In the pronghorn hunting thread, what horn length does wurgs say makes a really nice buck in ND?

Text under study:
##########

# Prong horn advice



## muzzynat

Hi everyone, I'm a MN res, but I have friends along the ND Montana Border who I've gone prairie dogging with for the past few years. While out there I've grown fascinated by the prong horns. They told me this year that if I get a license they'd love to let me come hunt during season. I'm an avid hunter, and consider myself a pretty decent shot, but I don't want to look like a total rookie. I'll warn you, some of these questions are total newbie material.

What's considered a good prong horn? is it basically a mass thing? I'd be happy just getting one, it might be once in a lifetime for me, but I'd rather try take a decent one.

What's a good caliber? My father and I collect Remington 760's so I have the following calibers available, and I'm comfortable shooting any of them-
30-06
300 savage
270
257 roberts
.244 (6mm)

What power scope should I use?

What distance should I be prepared to shoot?

Is it normal to sit and wait for prong horn, or is it more productive, to quietly move between glassing spots and look for them?

I've heard that the meat is good, but you want to get the skin off ASAP because it will make the meat taste like sage brush. Is this accurate?

Does anyone have a European/skull mount pic? that's my favorite mount for deer, I'm curious if it looks good for Pronghorn.

I've heard everything from "prongs are dumb as rocks" to "they can smell you through hills", I'm guessing its somewhere in the middle?

it seemed like prong horn are plentiful where I was, but is it considered bad taste for NRs to come and take them? I'd rather not take one if there aren't enough around for locals to enjoy.

I'm thinking of trying to make the hunt happen either a year or two from now, so I should have time to make preparations.


----------



## muzzynat

I forgot to mention that I'm a college student, and because of that I can apply for a license.


----------



## wurgs

Pronghorn horns are similar to deer, length and mass matter if actually scoring it but really anything over 14" long is really a nice buck in ND. For a gun, I've used a 30.06 and a 300 wsm so any of your choices would work, just pick the one you shoot the best. I have shot them anywhere from under 100 yards out to 360 yds so a 3x9 scope would be plenty. I have tried to wait in areas that they have been known to move but have found best for me to spot and stalk. They have excellent eyesight so you need to use the terrain and whatever cover ( I also hunt near the border and the cover is pretty sparse) is available to get close, make sure you take your time and watch the wind. If you spook them and don't shoot or frighten them too badly, stay put as they tend to make a big circle and eventually come back to roughly the same area, I've taken 2 pronghorn that way. VERY important to get them gutted and cooled off immediately as they will get a strong taste if not taken care of, although I don't skin right away, just pack body cavity with ice. I leave the skin on till I get back to the hotel to cut up so the skin will help keep it clean. I have never done a european mount but have seen them and they look pretty good. Don't worry about what others think about you hunting as I believe as a student you legally are considered a resident so have all the same rights as the rest. Tags are hard to come by in some units ( especially if after a buck) so you should start applying right away as it could take 5 years or more to actually draw a tag.


----------



## Ande8183

You may want to check with the G&F about non-resident student licenses. My understanding was that a non-res student could purchase over-the-counter resident licenses but not apply in any lotteries as a resident. I remember some college buddies checking up on this, but I dont remember exactly how the non-res student license worked.

##########

Image-based grounding data:

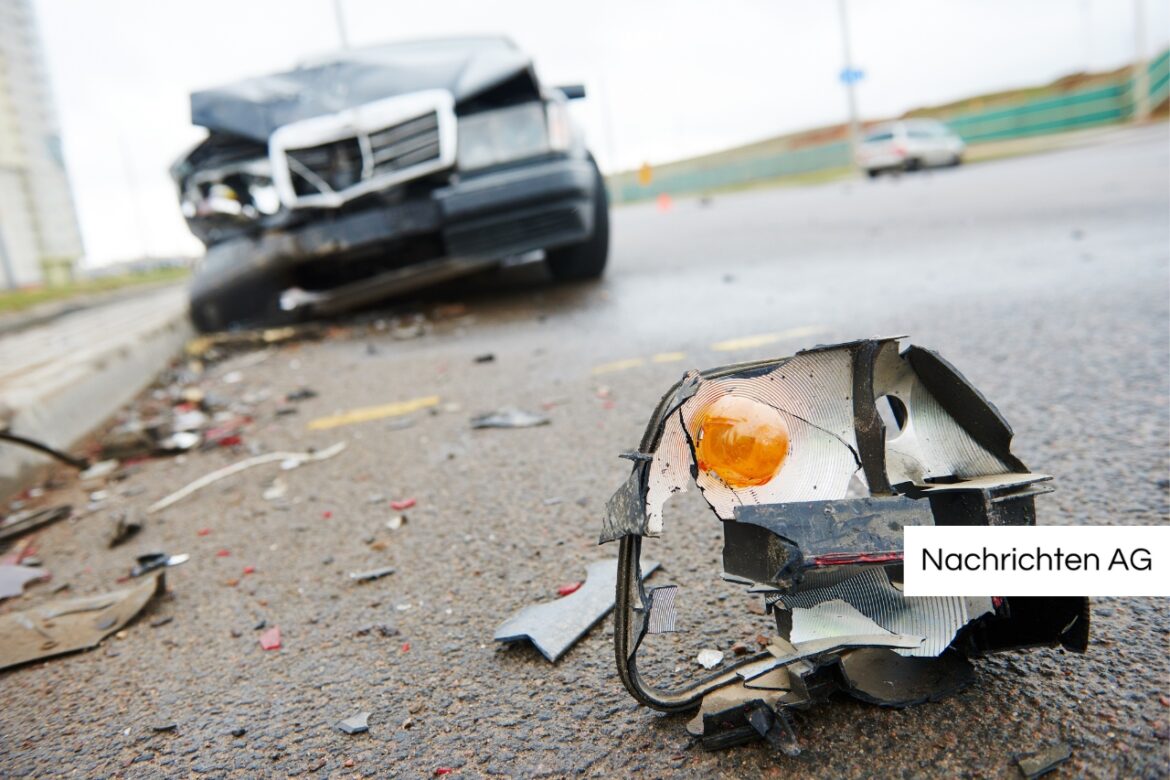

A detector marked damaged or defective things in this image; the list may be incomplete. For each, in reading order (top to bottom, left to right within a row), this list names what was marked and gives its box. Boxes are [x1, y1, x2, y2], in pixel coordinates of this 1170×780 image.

damaged vehicle hood [190, 35, 528, 140]
shattered headlight assembly [454, 102, 548, 171]
shattered headlight assembly [181, 159, 284, 224]
broken car part [175, 37, 612, 330]
crashed black suv [176, 36, 612, 332]
broken plastic debris [470, 406, 548, 430]
broken plastic debris [148, 442, 344, 516]
broken plastic debris [0, 564, 48, 600]
broken car part [0, 568, 164, 672]
broken plastic debris [0, 572, 164, 672]
broken plastic debris [131, 556, 190, 580]
broken plastic debris [256, 624, 280, 648]
broken plastic debris [350, 564, 394, 580]
broken car part [490, 556, 656, 660]
broken plastic debris [490, 556, 656, 660]
broken plastic debris [692, 648, 720, 668]
broken car part [596, 338, 1088, 752]
shattered headlight assembly [596, 338, 1088, 752]
broken plastic debris [336, 708, 368, 736]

##########

Result for this exercise:
Anything over 14 inches long.